Being happy with less makes for greater happiness.

 相田みつをさんの詩の一節に「うばい合えば足らぬ わけ合えばあまる」という言葉があります。この言葉はしばしばモノの豊かさを計る時に引用されますが、私たちは物質的に恵まれ、モノがあればあるほど豊かな生活になると思いがちで、その豊かな生活を求めるあまり、私たちの日々の生活の中でもモノをめぐって、分け合うことよりも奪い合うことに慣れてしまっていると気づかせてくれます。
 これは実際に私が目にした光景です。
 滋賀県では8月のお盆の時期に施餓鬼せがき法要があります。真夏の暑いさなかですから、法要中、お参りしているお檀家さんを見ると、額の汗を拭いながら暑そうにされています。すると、ある男性が一定のリズムで左右に行ったり来たりと不自然な動きをしているのが目に止まりました。何をしているのかとよく見ていると、その男性の後方に扇風機があって、首振りにあわせて左右に動いていたのです。首振り機能は、涼しい風をみんなで分け合うためのものでもあるのに、この男性は暑さのあまり、知らず知らずのうちに、みんなで分け合う涼しい風を奪い、しばらくの間、独り占めしてしまっていたのです。私はそれを見て、思わず苦笑いをしてしまいましたが、私もこの男性の立場であれば同じ行動をとっていたかも分かりません。
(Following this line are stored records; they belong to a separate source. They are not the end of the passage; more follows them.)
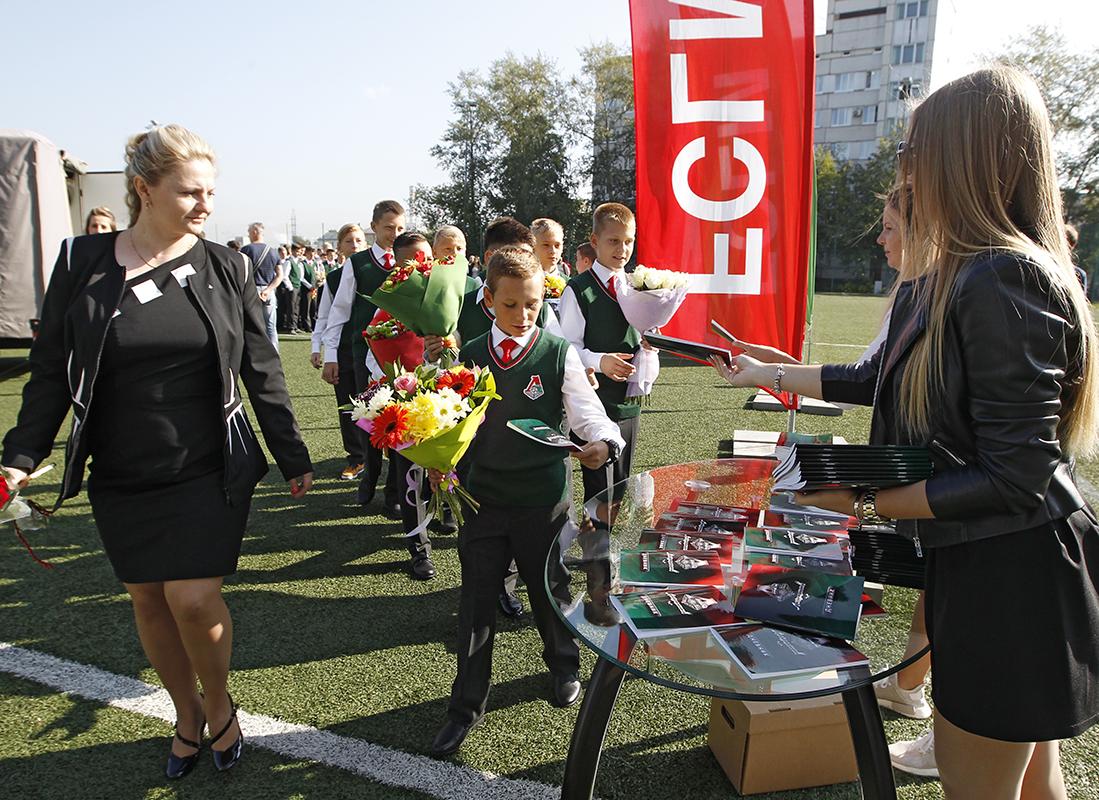 Школа ФК «Локомотив» вновь открыта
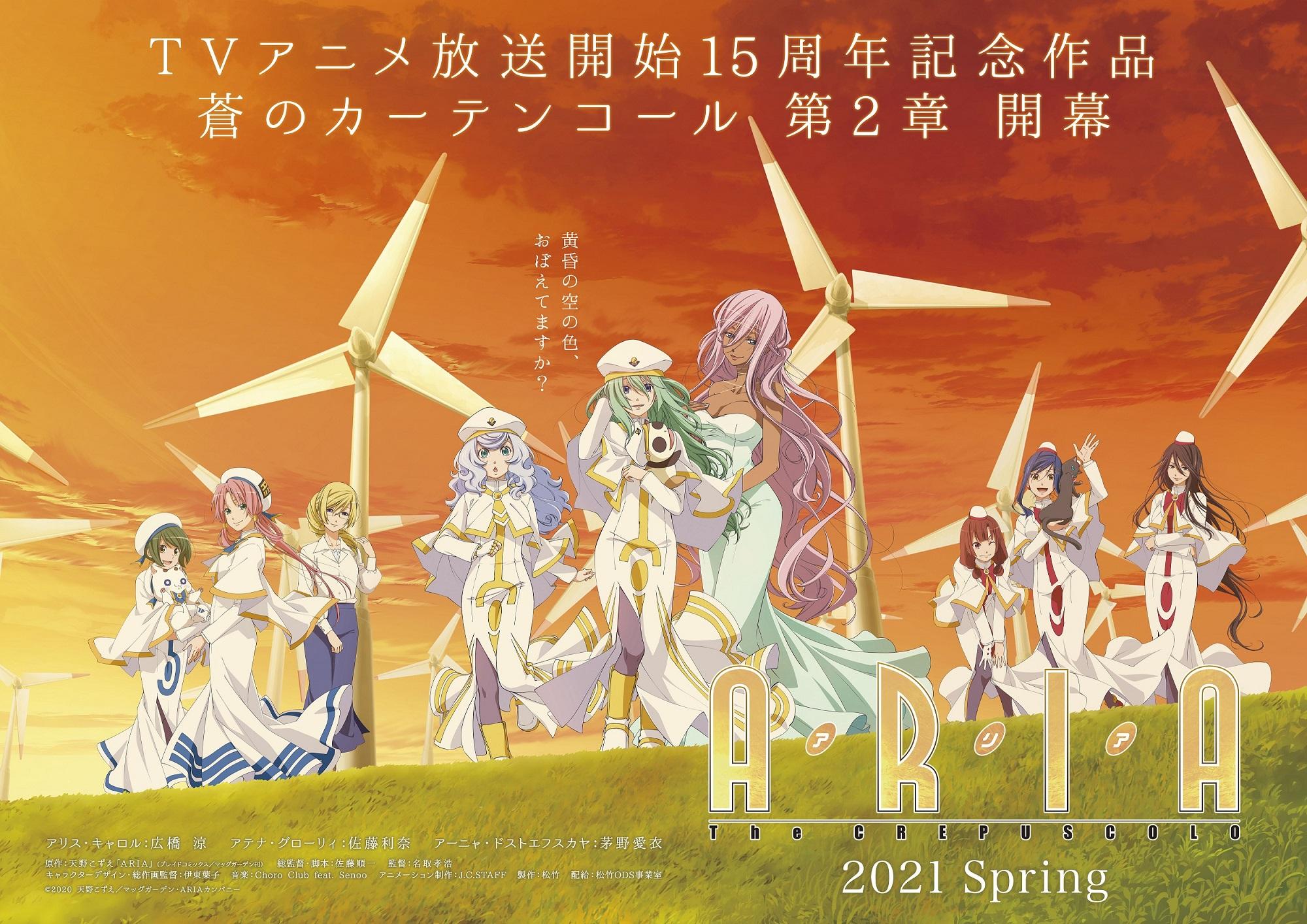 『ARIA』完全新作映画「ARIA The CREPUSCOLO」2021年春公開!ティザービジュ&特報映像解禁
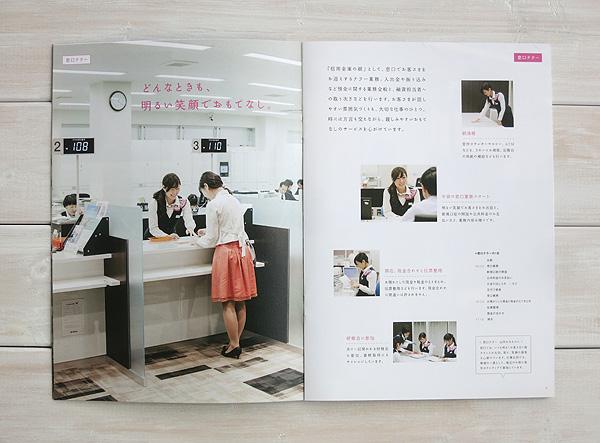 fukushin_2040.jpg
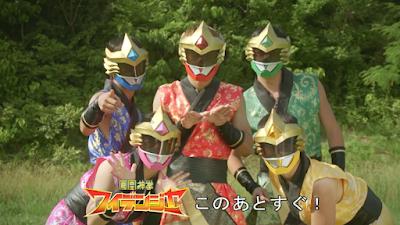 Phoenix Fist Widenger First Episode Now Online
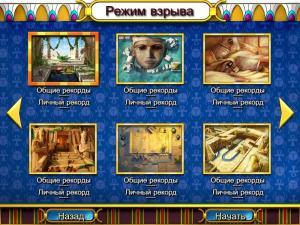 Луксор 5 скриншот №5
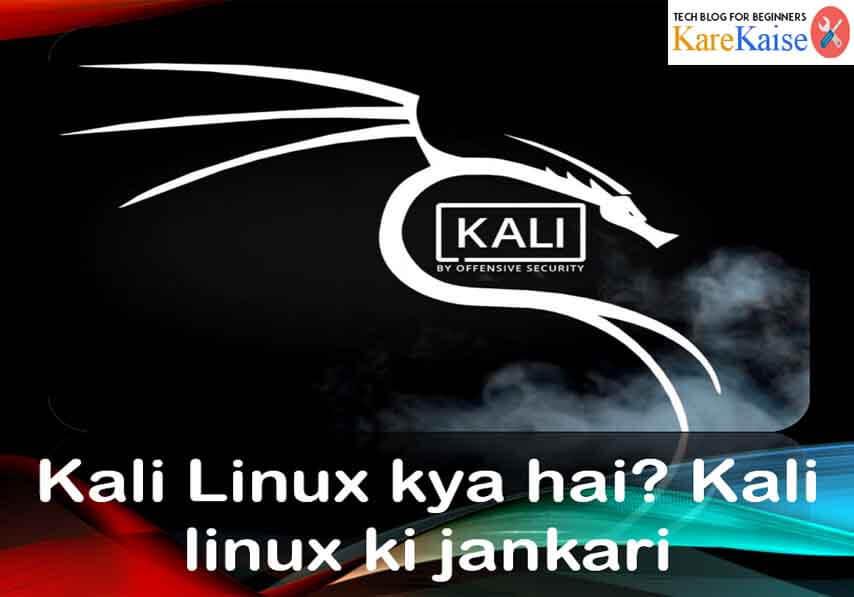 kali-linux-os-ki-jankari-hindi-me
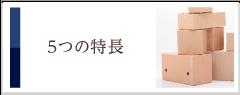 5つの特長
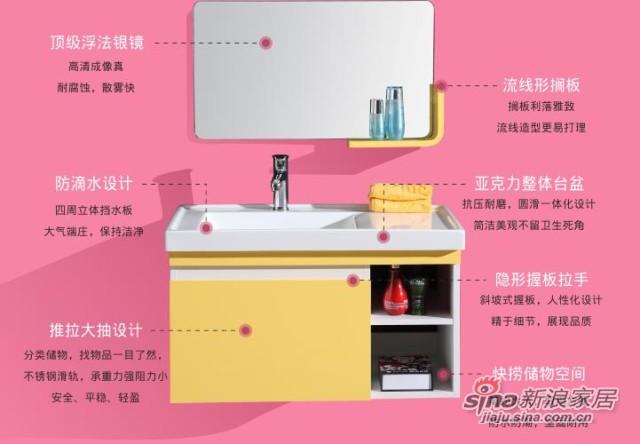 帝王洁具彩色现代浴室柜组合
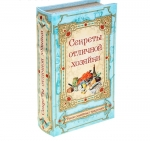 """Шкатулка-книга """"Секреты отличной хозяйки"""", большая"""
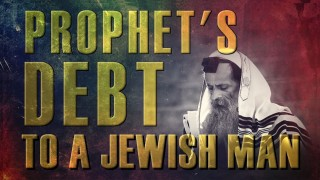 Prophet's debt to a Jewish man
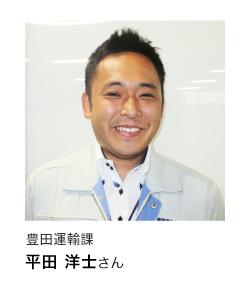 豊田運輸課 平田 洋士さん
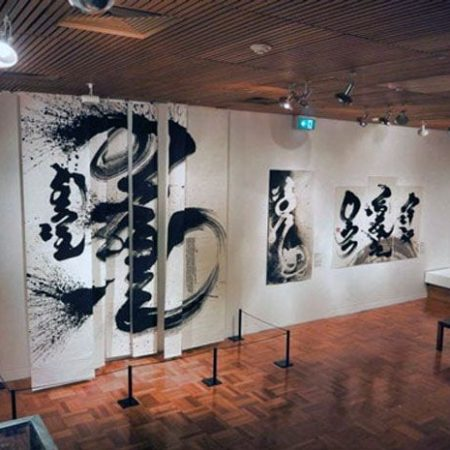 Mongolian Traditional Calligraphy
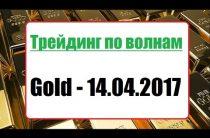 ЗОЛОТО — ПРОГНОЗ НА 14.04.2017. Волновой Анализ.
 まさに「うばい合えば足らぬ わけあえばあまる」ことを教えてくれているのですが、このことを仏教では「少欲知足しょうよくちそく」といいます。欲を少なくして足ることを知り、今与えられているものに満足する、という意味です。
 「少欲知足」について、世界でいちばん貧しい大統領と呼ばれたウルグアイのホセ・ムヒカ前大統領の、ある国際会議でのスピーチの内容が全世界で感動を呼びました。「貧乏な人とは、少ししか物を持っていない人ではなく、無限の欲があり、いくらあっても満足しない人のことだ」と語っていました。まさに、本当の豊かさについて教えてくれているのです。仏教では奪い合うほどの欲を「貪欲とんよく」といって戒めています。
 法然上人は、「少欲知足」を「喜足小欲きそくしょうよく」と言い換え、「足ることを喜び、強く欲しない」ことを私たち念仏者のたしなみとして示しています。その反対に「不喜足大欲」は戒められています。
 私たち念仏者はできるだけ「不喜足大欲」を慎み、「喜足小欲」の精神を心がけ、心豊かに日々、お念仏を喜んでまいりましょう。